# p250 holster



## uspanhead5 (Apr 16, 2012)

Hi all I just got my p250 subcompact and can't find a holster. Does anybody know where I can get one. I need the new style with square pic rail.


----------



## chessail77 (Mar 15, 2011)

DeSantis ...Optics Planet...online........JJ


----------



## imaoldfart (Mar 26, 2012)

You're going to have a little bit of a problem if you're looking for a holster that is molded to fit that frame. The Sub-compact has a rounded trigger guard, while its bigger brothers have a squared off trigger guard. There seems to be quite a few holster makers making holster for the Full and Compact models, as they share the same frame configuration....specifically, the squared off trigger guard. You'll have to send a few emails or make a few phone calls if you're wanting a molded holster for the P250 sub-compact....I'm sure someone might make one, but I haven't run across any yet. There is another option for you though. It seems as quite a few people that wanted the rail on a sub-compact simply used a compact frame/grip assembly, fitted the sub-compact slide/barrel assembly to the compact frame, marked the end of the frame where it needed to be cut off to match the sub-compact slide and whacked it off....then carefully do a little sanding with various grits of sandpaper, working up to 1500 or 2000 grit and you've got a sub-compact gun with an extended grip (yippeeee) that actually fits your hand. And the best part is you now have a sub-compact with a rail and a squared off trigger guard that will fit into a compact or full molded holster. This is what Sig should have done...IMO. However, the rounded trigger guard does look nice...it just turns it into a red-headed step-child.
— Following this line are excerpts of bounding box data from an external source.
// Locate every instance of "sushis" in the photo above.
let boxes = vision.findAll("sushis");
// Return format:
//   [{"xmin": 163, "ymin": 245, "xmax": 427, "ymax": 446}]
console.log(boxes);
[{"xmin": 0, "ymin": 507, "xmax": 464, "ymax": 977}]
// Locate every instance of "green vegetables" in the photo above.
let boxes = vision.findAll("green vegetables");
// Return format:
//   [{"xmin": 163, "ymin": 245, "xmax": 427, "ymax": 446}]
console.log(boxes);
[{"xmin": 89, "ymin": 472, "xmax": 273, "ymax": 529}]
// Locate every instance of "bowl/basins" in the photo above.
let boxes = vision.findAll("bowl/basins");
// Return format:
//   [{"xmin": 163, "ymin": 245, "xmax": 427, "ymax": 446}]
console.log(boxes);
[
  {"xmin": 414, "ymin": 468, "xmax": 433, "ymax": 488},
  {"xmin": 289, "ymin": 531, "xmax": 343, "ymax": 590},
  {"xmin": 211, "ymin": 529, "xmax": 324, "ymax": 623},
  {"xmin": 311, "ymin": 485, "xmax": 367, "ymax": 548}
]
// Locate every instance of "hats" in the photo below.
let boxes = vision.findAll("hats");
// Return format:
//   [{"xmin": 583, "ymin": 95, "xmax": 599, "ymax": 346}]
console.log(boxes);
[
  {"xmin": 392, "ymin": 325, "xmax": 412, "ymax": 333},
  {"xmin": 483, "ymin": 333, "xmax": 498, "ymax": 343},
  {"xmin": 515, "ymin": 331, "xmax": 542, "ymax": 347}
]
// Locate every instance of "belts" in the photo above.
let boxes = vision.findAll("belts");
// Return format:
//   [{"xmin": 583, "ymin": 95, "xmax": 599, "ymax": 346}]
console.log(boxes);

Lastly, if you're only looking for a generic, non-molded holster, you really shouldn't have a problem.


----------



## Sandibeach (Apr 30, 2012)

I looked at a couple of Don Hume holsters, but they said it would take 4 months to get one....so I called Sig and they have nice leather ones in stock. You might want to call them, because I had the same problem, even worse...I'm left handed.
Good luck,
Sandibeach


----------